In particolare nei piccoli Comuni, come i nostri dell’Isola d’Ischia, non è facile assicurare una corretta e soddisfacente gestione dei servizi, anzi a prima vista alcuni ostacoli lo impediscono addirittura:

  • i piccoli comuni hanno dotazioni organiche rigide caratterizzate da posti unici, con conseguente impossibilità di turnazione e di attivazione di orari di apertura al pubblico lunghi, e mansioni multiple, che determinano una scarsa specializzazione del personale;
  • i piccoli comuni hanno bilanci rigidi e vincoli di spesa tali da non potersi procurare professionalità assenti in organico per sviluppare nuovi servizi o per migliorare quelli esistenti;
  • i comuni di limitate dimensioni hanno in genere risorse finanziarie scarse per una serie di fattori, tra i quali spicca la ristrettezza della base imponibile, che impedisce di attivare la leva fiscale per aumentare le entrate o addirittura per mantenerle ad un livello costante. Di conseguenza l’introduzione di una vera autonomia impositiva è applicabile al solo fine di aumentare il controllo sociale e politico degli elettori e non anche per rendere questi Comuni attori del loro sviluppo, in quanto in un sistema di piena autonomia, senza interventi dello Stato correttivi e perequativi, il loro destino è quello di un irreversibile e graduale impoverimento;
  • la scarsità di risorse impedisce l’attivazione dei meccanismi di controllo interno, aumentando di fatto il gap in termini di funzionalità rispetto agli enti più grandi ed attrezzati;
  • i piccoli comuni hanno risorse scarse anche per la formazione del personale, nonché per il fondo incentivante, il che rende il personale riottoso ad impegnarsi nel proprio lavoro in quanto la limitatezza dei compensi non è gratificante, li rende scontenti e lungi dal sentirsi spronati a migliorare il loro lavoro, viceversa lo rallentano e si dedicano anche ad altre attività. Altra condizione sfavorevole è quella di distribuire a pioggia i fondi a disposizione, in modo da non ingenerare conflitti nel gruppo dei dipendenti, di limitate dimensioni.

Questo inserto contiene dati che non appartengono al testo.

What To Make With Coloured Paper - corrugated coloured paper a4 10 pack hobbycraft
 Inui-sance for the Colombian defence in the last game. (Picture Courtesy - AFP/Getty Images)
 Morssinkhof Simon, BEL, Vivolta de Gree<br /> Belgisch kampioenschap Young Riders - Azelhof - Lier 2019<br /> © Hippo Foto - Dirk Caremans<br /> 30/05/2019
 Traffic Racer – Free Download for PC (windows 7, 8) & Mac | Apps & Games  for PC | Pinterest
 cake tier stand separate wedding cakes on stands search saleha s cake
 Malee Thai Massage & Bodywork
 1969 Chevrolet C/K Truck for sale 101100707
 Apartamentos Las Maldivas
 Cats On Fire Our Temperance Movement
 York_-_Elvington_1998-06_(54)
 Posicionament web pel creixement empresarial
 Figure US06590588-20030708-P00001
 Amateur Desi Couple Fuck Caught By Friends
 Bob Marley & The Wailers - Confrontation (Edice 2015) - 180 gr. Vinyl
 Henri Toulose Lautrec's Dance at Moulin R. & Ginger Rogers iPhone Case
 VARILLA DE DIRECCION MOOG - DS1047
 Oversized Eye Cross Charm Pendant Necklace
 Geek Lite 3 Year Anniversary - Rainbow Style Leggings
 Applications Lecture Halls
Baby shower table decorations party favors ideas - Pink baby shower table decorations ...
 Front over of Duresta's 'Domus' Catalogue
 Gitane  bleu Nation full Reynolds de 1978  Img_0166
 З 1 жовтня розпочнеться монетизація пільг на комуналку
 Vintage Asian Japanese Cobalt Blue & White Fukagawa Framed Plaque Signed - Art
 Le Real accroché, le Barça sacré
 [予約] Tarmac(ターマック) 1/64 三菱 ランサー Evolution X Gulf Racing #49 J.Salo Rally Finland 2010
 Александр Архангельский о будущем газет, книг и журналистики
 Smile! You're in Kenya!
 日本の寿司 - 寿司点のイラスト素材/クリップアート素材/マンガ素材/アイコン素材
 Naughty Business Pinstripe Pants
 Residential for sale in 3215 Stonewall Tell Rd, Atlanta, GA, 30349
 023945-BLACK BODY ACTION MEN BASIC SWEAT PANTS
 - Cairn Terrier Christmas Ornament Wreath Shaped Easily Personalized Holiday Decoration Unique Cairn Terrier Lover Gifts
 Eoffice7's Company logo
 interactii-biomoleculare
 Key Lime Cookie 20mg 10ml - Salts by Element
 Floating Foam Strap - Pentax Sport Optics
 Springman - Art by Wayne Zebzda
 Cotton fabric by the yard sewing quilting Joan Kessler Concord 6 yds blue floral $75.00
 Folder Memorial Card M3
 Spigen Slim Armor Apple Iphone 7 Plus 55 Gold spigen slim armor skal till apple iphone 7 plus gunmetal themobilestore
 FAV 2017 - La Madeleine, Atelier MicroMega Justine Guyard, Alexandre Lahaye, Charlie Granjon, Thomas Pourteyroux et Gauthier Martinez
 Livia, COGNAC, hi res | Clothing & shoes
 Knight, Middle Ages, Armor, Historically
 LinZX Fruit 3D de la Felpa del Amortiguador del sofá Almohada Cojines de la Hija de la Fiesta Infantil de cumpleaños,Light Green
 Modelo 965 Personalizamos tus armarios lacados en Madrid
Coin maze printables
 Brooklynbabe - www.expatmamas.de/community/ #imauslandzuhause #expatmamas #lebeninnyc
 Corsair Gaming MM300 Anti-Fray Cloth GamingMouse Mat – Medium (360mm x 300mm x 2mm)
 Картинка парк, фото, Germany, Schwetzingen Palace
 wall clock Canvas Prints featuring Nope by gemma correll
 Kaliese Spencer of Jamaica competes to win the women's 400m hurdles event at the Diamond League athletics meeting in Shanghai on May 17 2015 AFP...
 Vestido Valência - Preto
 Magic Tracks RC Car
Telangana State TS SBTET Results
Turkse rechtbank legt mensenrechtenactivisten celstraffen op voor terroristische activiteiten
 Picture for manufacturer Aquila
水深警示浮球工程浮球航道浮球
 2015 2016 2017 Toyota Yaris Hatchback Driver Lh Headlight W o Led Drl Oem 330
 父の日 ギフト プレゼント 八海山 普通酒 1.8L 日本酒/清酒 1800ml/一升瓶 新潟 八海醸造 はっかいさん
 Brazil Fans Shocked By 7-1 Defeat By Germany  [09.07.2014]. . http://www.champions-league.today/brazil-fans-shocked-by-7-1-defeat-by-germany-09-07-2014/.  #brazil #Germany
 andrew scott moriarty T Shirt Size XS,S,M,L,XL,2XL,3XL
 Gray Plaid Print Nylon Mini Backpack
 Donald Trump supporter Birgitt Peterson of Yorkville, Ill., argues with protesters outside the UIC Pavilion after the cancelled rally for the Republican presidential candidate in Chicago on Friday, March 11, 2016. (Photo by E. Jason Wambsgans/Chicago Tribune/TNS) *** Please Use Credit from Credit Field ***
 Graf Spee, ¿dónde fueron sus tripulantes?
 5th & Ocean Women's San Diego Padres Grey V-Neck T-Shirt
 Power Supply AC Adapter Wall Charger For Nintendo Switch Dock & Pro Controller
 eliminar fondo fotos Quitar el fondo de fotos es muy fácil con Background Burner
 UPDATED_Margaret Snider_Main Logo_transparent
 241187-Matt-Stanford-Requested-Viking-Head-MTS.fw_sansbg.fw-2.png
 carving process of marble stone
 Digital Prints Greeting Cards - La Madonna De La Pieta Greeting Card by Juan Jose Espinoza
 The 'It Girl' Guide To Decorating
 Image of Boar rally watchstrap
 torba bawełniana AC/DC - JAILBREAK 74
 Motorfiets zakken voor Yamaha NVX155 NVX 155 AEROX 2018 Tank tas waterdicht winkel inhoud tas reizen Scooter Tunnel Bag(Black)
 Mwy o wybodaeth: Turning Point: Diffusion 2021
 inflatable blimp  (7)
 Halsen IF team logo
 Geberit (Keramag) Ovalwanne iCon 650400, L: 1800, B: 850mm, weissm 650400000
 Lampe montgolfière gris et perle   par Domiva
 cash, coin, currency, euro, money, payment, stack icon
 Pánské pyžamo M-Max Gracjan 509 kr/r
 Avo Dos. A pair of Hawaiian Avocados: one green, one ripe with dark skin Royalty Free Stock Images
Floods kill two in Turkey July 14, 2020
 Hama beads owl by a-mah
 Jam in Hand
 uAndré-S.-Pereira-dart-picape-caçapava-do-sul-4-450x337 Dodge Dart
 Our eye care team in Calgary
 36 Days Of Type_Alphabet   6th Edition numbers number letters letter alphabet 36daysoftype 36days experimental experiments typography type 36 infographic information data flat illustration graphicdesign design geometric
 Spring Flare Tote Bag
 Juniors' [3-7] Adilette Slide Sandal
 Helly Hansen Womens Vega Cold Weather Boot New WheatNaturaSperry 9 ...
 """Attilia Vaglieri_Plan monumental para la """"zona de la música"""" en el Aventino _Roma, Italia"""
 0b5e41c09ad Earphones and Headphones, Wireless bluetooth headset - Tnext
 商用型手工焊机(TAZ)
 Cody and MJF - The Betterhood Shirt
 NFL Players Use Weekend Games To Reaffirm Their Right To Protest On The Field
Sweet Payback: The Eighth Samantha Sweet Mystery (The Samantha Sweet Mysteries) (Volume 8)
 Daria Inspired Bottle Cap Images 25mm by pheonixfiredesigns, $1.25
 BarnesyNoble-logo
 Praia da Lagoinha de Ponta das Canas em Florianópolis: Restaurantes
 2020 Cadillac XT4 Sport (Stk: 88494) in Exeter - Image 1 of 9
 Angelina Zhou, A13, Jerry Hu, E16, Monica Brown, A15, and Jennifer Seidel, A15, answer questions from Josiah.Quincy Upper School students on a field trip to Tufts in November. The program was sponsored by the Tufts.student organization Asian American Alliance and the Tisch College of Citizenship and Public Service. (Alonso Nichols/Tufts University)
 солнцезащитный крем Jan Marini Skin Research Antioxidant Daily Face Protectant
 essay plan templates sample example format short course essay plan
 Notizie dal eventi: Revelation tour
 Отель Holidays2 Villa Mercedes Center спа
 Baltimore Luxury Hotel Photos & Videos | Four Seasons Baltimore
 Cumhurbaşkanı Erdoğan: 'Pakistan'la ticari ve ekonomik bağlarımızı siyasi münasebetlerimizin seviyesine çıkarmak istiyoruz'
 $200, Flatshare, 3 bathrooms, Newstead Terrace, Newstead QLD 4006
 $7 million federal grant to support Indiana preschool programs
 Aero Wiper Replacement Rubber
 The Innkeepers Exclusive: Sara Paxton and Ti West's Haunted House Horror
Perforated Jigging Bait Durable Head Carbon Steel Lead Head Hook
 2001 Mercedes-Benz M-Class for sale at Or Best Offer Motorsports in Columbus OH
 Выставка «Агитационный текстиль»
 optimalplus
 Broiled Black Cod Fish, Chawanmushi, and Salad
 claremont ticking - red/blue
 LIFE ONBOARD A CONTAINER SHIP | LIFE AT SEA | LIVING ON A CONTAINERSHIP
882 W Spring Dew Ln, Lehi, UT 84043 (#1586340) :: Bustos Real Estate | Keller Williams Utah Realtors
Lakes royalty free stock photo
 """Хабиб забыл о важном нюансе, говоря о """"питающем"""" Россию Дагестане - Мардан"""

L’unità, quindi, è necessaria, proprio perché i piccoli comuni hanno notevoli possibilità per migliorare la qualità dei propri servizi. La sfida si può vincere.

La gestione dei servizi, per essere efficace ed efficiente, deve svolgersi in ambiti territoriali di adeguate dimensioni, in conformità al principio di adeguatezza, di cui all’art. 118 della Costituzione.

I piccoli Comuni uniti possono realizzare sia economie di raggio di azione (riduzione dei costi unitari delle funzioni esercitate grazie all’utilizzo delle stesse risorse), sia economie di scala (riduzione dei costi unitari di produzione di beni e servizi al crescere del numero di unità prodotte).

Soprattutto i servizi che presentano maggiore deficit (smaltimento RSU, depuratori, acquedotto, manutenzione impianti di pubblica illuminazione, sicurezza sociale ecc.) possono beneficiare di una gestione unitaria, con abbattimento delle diseconomie di scala.

Infatti i piccoli Comuni acquistano la merce a prezzi più elevati a causa delle piccole quantità richieste; hanno difficoltà a reperire finanziamenti, a privatizzare i servizi perché la limitata dimensione ne limita la remunerabilità e quindi li rende poco appetibili; sottoutilizzano le costose attrezzature che hanno dovuto acquistare per la gestione dei servizi; pagano progettazioni e direzioni di lavori più elevate a causa del sistema delle tariffe professionali che prevede percentuali decrescenti con l’aumento dell’importo dei lavori.

Si ottiene inoltre un vantaggio ulteriore rispetto alla diminuzione del costo, costituito dalla maggiore professionalità degli addetti.

Oggi molti servizi pur previsti non sono erogati e quelli erogati sono mal gestiti e accessibili con difficoltà da parte dei cittadini. 

Non sarebbe utile, pertanto, provare a cambiare? Io penso di sì.